Il paraît que certaines choses n’arrivent qu’une fois dans une vie. Pour les mordus de ciel, 2026 pourrait bien être de celles-là. Selon la NASA et plusieurs observatoires solaires, l’année à venir marquera le sommet du Cycle solaire 25, un moment où notre Soleil devient littéralement survolté. Résultat : un déferlement de particules magnétiques prêtes à embraser les nuits polaires. Et pour celles et ceux qui rêvent depuis toujours de voir les aurores boréales danser au-dessus de la Laponie, c’est le moment ou jamais.
Voici l’activité que vous devriez absolument faire en voyage cette année :
Quand le Soleil entre en transe
Ce qu’on appelle un « maximum solaire », c’est ce pic d’activité que notre étoile atteint environ tous les onze ans. À ce stade, le Soleil envoie vers la Terre davantage de vents solaires et d’éruptions magnétiques, ces fameuses « éjections de masse coronale » capables de transformer le ciel en spectacle de lumières. Quand ces particules viennent heurter notre atmosphère, elles excitent les gaz présents tels que l’oxygène ou l’azote, qui vont répondre en se parant de vert, de rose ou de violet.

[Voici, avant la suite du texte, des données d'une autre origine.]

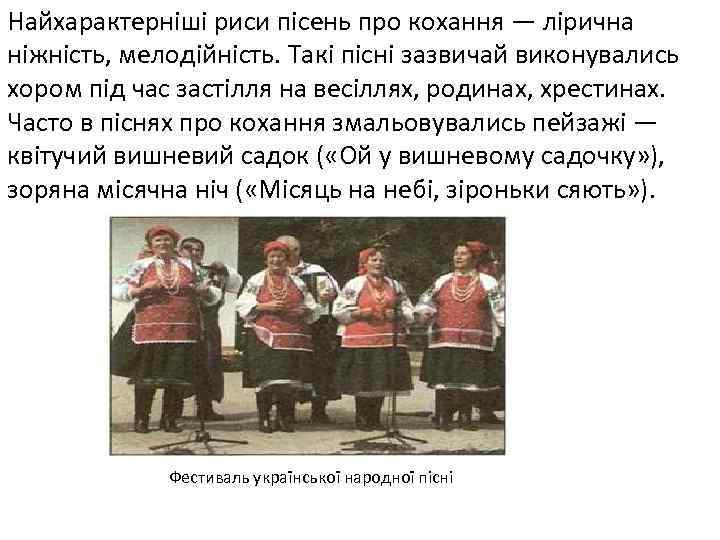 Найхарактерніші риси пісень про кохання — лірична ніжність, мелодійність. Такі пісні зазвичай виконувались хором під час застілля на весіллях, родинах, хрестинах. Часто в піснях про кохання змальовувались пейзажі — квітучий вишневий садок («Ой у вишневому садочку»), зоряна місячна ніч («Місяць на небі, зіроньки сяють»).

Фестиваль української народної пісні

Les scientifiques estiment que le cycle actuel ne se contentera pas d’un simple pic, mais pourrait offrir un double maximum, une sorte d’« encore » céleste qui prolongerait les conditions idéales jusqu’en 2026. Une période d’autant plus rare qu’elle pourrait offrir les aurores les plus intenses observées depuis plus d’une décennie. Déjà en mai 2024, d’impressionnants orages géomagnétiques avaient coloré le ciel de teintes visibles bien au sud du cercle polaire, signe avant-coureur d’un cycle solaire particulièrement actif.
La Finlande, capitale du ciel ?
Dans cette équation cosmique, la Finlande se retrouve en première ligne. Son ciel particulièrement clair, son air sec et ses longues nuits en font un décor privilégié pour observer le phénomène. De Rovaniemi à Inari, les zones peu peuplées du nord du pays échappent à la pollution lumineuse et offrent une visibilité quasi parfaite. C’est là, souvent à des températures qui flirtent avec les -20 °C, que les rideaux lumineux dansent le plus fort. Et d’après les prévisions du NOAA et de l’Agence spatiale européenne, les saisons 2025 et 2026 devraient être parmi les plus spectaculaires du siècle.
Entre science et magie
Mais avant de vider son compte dans des billets d’avion, un rappel utile : les aurores ne se commandent pas. Elles dépendent d’un alignement subtil entre activité solaire, météo locale et noirceur du ciel. Même au cœur du maximum solaire, des soirées « calmes » existent, et la patience reste la meilleure alliée des chasseurs d’aurores.
L’idée n’est donc pas de se jeter sur les séjours nordiques tout compris. Néanmoins, le ciel de 2026 pourrait faire son plus grand show depuis une décennie. Libre à chacun de choisir ce qu’il fait de cette info en levant les yeux, ou pas. Mais celles et ceux qui seront là, quelque part entre les forêts de pins et les lacs gelés de Finlande, risquent bien de se souvenir longtemps de ce moment où la Terre et le Soleil ont, littéralement, dansé ensemble.